=== Section Start ===
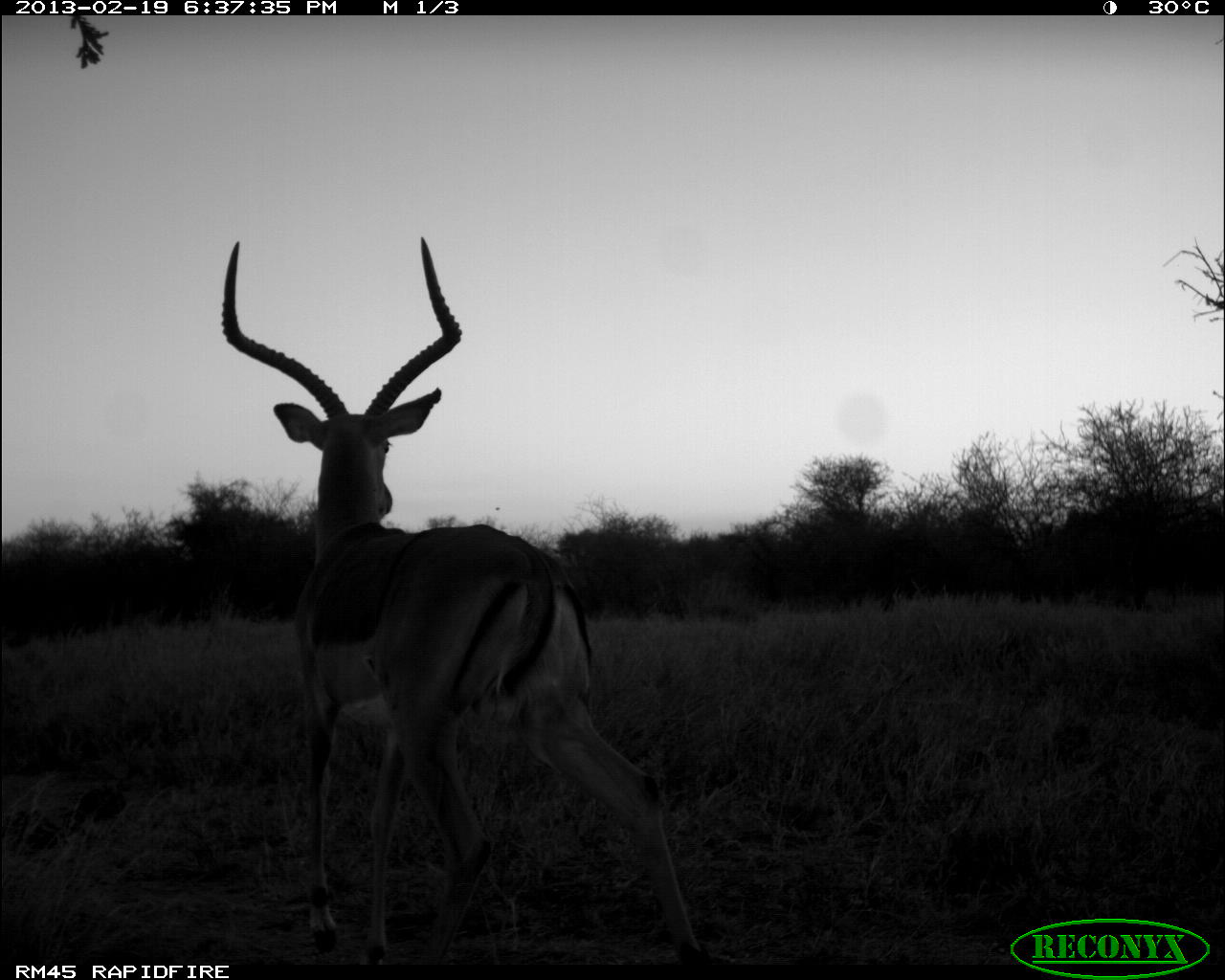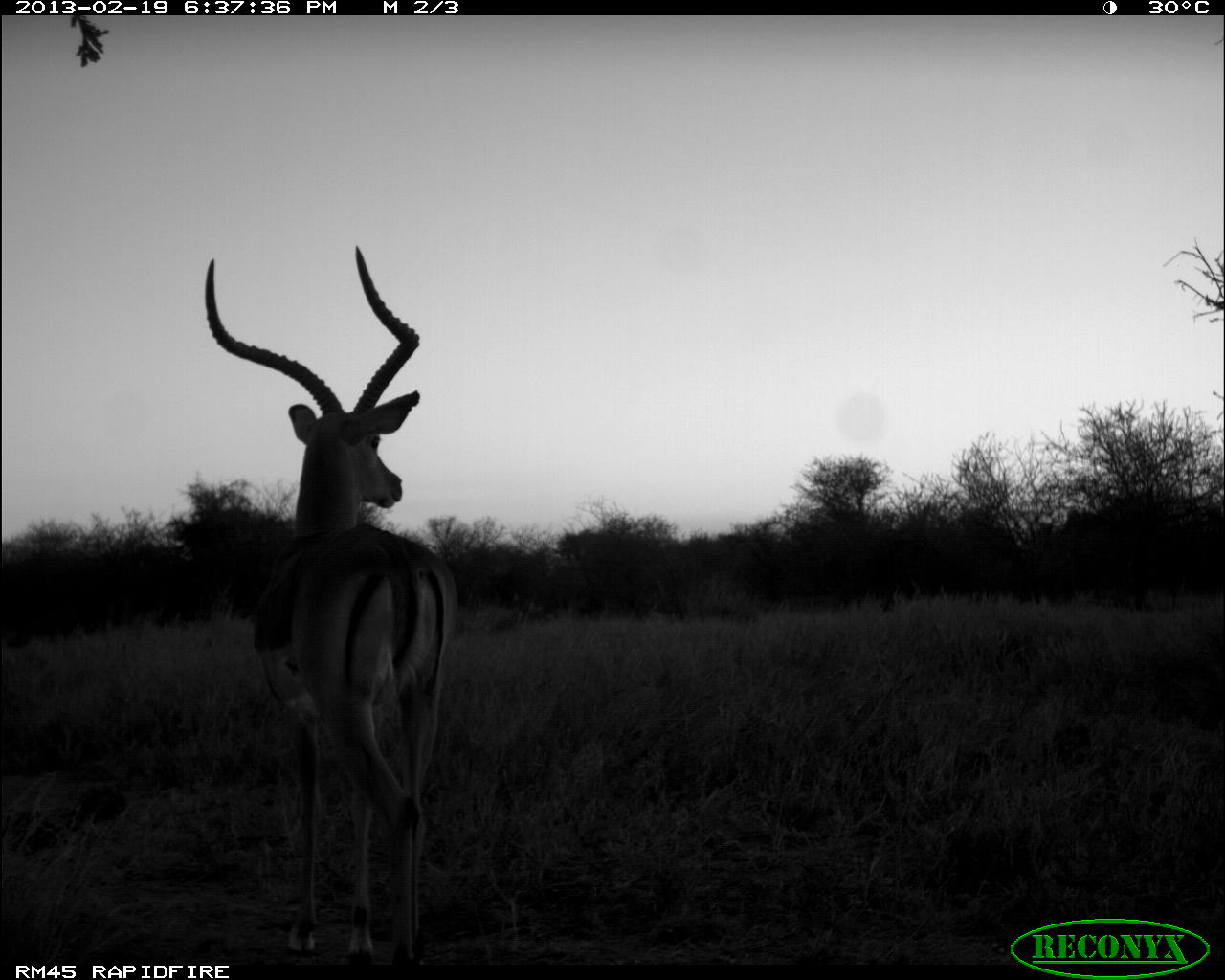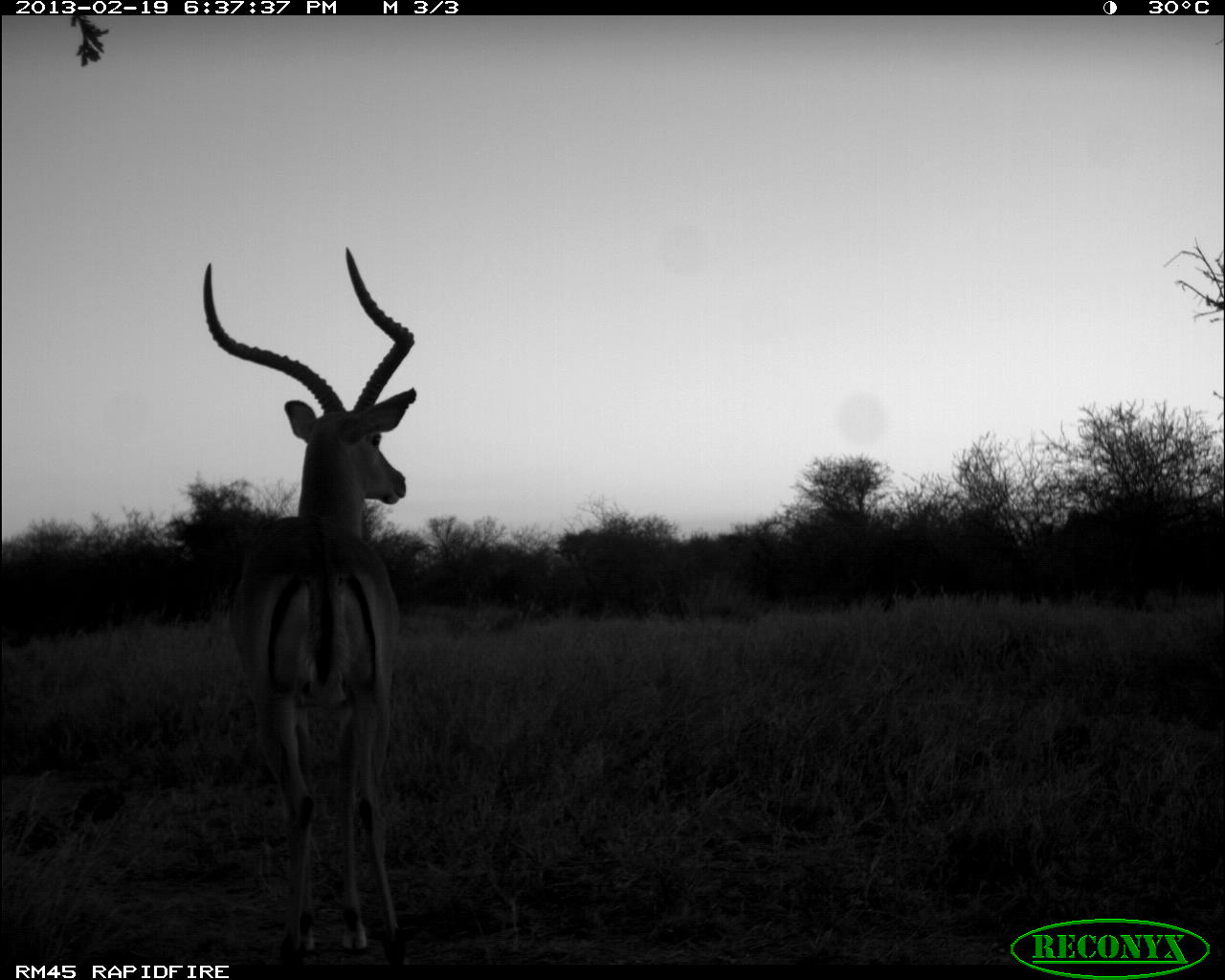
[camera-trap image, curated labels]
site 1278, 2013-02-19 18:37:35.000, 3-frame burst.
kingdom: Animalia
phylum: Chordata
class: Mammalia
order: Artiodactyla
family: Bovidae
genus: Aepyceros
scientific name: Aepyceros melampus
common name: impala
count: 1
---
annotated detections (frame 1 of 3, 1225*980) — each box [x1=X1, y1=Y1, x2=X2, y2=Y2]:
aepyceros melampus: [x1=221, y1=235, x2=707, y2=965]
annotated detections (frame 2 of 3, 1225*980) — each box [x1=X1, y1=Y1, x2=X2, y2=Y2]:
aepyceros melampus: [x1=199, y1=243, x2=450, y2=965]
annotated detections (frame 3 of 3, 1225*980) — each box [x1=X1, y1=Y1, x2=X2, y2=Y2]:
=== Section End ===
_Work required_. From the listing, extract all text exactly as given and drop any picture.

_Answer to the exercise_.
[camera-trap image, curated labels]
site 1278, 2013-02-19 18:37:35.000, 3-frame burst.
kingdom: Animalia
phylum: Chordata
class: Mammalia
order: Artiodactyla
family: Bovidae
genus: Aepyceros
scientific name: Aepyceros melampus
common name: impala
count: 1
---
annotated detections (frame 1 of 3, 1225*980) — each box [x1=X1, y1=Y1, x2=X2, y2=Y2]:
aepyceros melampus: [x1=221, y1=235, x2=707, y2=965]
annotated detections (frame 2 of 3, 1225*980) — each box [x1=X1, y1=Y1, x2=X2, y2=Y2]:
aepyceros melampus: [x1=199, y1=243, x2=450, y2=965]
annotated detections (frame 3 of 3, 1225*980) — each box [x1=X1, y1=Y1, x2=X2, y2=Y2]:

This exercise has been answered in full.